Data to process
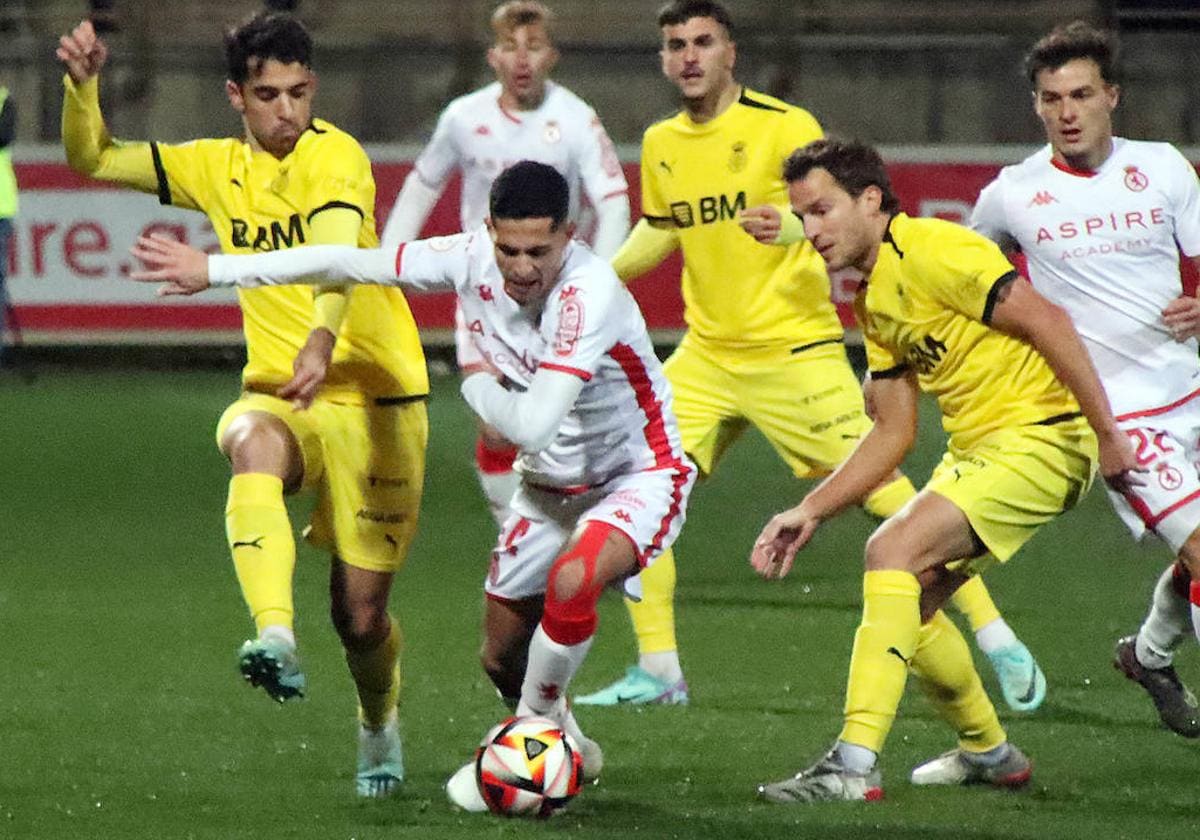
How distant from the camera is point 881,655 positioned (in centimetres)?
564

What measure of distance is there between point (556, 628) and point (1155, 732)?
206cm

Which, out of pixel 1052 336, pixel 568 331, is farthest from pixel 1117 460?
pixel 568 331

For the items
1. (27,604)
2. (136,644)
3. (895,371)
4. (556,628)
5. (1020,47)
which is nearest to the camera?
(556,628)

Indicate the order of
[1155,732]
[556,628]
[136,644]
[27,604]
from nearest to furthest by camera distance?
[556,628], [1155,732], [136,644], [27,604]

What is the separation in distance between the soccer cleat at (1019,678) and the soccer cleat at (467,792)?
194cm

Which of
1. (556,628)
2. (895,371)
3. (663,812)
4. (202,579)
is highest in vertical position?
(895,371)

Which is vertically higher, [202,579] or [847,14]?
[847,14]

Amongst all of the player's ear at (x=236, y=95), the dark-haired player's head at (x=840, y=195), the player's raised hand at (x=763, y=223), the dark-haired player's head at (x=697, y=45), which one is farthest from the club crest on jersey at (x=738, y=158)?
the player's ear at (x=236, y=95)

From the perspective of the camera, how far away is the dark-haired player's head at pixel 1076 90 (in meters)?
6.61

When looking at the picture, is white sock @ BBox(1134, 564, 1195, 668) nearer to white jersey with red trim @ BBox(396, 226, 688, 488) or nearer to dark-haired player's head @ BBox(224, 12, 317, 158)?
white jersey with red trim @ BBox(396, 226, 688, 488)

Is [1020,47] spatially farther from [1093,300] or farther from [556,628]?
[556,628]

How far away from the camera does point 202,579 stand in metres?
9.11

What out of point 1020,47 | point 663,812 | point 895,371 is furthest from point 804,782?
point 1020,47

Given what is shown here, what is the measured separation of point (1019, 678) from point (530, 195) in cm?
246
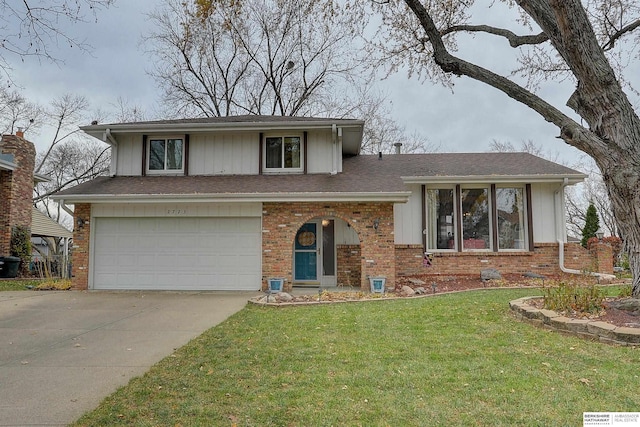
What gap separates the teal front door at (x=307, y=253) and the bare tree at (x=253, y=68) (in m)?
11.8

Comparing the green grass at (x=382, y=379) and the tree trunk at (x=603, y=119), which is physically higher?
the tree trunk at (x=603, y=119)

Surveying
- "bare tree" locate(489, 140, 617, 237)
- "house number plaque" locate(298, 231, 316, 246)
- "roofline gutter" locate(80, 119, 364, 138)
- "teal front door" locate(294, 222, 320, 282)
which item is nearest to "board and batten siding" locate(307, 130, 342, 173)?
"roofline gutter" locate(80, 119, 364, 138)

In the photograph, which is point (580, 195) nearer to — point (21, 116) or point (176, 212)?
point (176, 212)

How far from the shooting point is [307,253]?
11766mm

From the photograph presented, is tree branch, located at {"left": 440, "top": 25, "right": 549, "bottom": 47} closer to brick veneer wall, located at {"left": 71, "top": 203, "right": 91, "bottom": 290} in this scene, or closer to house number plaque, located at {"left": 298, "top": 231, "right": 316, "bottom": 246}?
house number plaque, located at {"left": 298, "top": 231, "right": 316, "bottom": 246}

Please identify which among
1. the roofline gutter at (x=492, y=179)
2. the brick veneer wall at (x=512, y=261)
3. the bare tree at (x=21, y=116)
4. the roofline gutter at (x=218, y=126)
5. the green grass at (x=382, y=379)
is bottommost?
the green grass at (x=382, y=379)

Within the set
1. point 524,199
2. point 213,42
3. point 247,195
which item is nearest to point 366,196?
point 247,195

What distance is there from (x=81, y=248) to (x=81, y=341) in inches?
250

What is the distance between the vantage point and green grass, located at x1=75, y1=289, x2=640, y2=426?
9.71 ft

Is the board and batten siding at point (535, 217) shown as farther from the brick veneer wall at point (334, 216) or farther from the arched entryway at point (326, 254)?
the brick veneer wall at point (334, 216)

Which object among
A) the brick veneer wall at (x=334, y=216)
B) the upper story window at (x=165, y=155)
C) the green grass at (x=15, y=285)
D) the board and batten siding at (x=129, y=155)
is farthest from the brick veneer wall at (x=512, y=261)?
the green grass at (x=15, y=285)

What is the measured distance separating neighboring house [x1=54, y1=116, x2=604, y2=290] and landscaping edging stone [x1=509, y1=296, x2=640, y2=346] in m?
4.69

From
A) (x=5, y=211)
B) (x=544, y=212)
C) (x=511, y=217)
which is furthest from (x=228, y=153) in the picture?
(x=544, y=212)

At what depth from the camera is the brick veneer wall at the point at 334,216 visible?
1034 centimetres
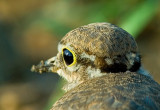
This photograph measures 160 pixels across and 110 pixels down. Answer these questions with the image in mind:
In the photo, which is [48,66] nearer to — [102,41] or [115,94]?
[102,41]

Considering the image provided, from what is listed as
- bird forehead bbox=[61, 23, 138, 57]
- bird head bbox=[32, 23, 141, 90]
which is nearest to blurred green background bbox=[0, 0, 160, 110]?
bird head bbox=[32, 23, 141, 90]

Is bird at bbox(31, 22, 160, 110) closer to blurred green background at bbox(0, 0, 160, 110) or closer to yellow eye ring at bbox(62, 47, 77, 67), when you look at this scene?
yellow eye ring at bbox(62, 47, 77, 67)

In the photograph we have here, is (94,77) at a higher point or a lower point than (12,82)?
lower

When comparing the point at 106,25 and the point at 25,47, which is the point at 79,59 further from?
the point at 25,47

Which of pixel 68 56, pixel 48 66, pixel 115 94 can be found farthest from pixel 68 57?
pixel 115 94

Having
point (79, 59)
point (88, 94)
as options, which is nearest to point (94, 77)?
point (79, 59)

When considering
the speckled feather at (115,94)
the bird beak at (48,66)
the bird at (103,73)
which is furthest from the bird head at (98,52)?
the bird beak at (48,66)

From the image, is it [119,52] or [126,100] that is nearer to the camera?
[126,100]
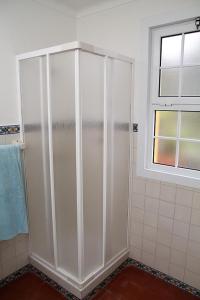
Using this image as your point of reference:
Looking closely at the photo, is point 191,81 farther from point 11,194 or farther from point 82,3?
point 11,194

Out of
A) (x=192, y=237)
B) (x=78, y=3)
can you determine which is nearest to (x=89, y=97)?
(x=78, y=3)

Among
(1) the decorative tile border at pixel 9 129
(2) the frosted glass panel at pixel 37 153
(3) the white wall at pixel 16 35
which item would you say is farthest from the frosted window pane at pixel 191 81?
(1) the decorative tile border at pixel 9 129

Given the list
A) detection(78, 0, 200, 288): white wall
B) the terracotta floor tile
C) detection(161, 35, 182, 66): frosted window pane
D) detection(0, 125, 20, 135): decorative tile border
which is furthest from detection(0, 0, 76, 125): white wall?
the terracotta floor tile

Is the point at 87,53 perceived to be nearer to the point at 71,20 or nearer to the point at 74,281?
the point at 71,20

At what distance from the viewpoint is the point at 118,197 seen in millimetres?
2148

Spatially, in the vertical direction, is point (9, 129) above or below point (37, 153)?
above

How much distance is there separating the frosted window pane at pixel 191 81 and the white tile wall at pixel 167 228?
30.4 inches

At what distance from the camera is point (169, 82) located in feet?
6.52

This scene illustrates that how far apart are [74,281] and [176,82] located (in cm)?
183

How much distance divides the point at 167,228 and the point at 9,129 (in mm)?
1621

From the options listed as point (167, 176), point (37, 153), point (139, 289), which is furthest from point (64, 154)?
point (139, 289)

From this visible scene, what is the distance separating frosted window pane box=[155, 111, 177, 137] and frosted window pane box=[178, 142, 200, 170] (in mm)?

Set task
Starting with the line that contains "Using this image", return each line through the last one of the data above, exactly as written and nothing more.

Output of the exercise
Using this image as your point of reference:
Looking closely at the photo, is point 191,81 farther from point 11,194 or farther from point 82,3?
point 11,194

Out of
A) (x=192, y=237)
B) (x=78, y=3)
can you determine which is nearest to (x=89, y=97)?
(x=78, y=3)

Among
(1) the decorative tile border at pixel 9 129
(2) the frosted glass panel at pixel 37 153
(3) the white wall at pixel 16 35
which item would you say is farthest from the frosted window pane at pixel 191 81?
(1) the decorative tile border at pixel 9 129

Given the list
A) detection(78, 0, 200, 288): white wall
B) the terracotta floor tile
C) detection(161, 35, 182, 66): frosted window pane
D) detection(0, 125, 20, 135): decorative tile border
which is furthest from detection(0, 0, 76, 125): white wall?
the terracotta floor tile

Is the point at 87,53 perceived to be nearer to the point at 71,20 or nearer to the point at 74,281?
the point at 71,20

At what distance from the viewpoint is the point at 118,197 seen in millimetres?
2148

Spatially, in the vertical direction, is point (9, 129) above or below point (37, 153)?
above

How much distance is there separating the frosted window pane at pixel 191 81 and the white tile wall at pixel 167 228?
30.4 inches

At what distance from the camera is point (169, 82) located in feet?
6.52

This scene illustrates that how far apart are [74,281] and [176,82] located (in cm)?
183

How much distance divides the point at 167,228 and the point at 9,129 (in mm)?
1621

From the options listed as point (167, 176), point (37, 153), point (139, 289), which is furthest from point (64, 154)?
point (139, 289)

From this visible scene, what is the distance separating frosted window pane box=[155, 111, 177, 137] and frosted window pane box=[178, 142, 200, 170] (in mm)?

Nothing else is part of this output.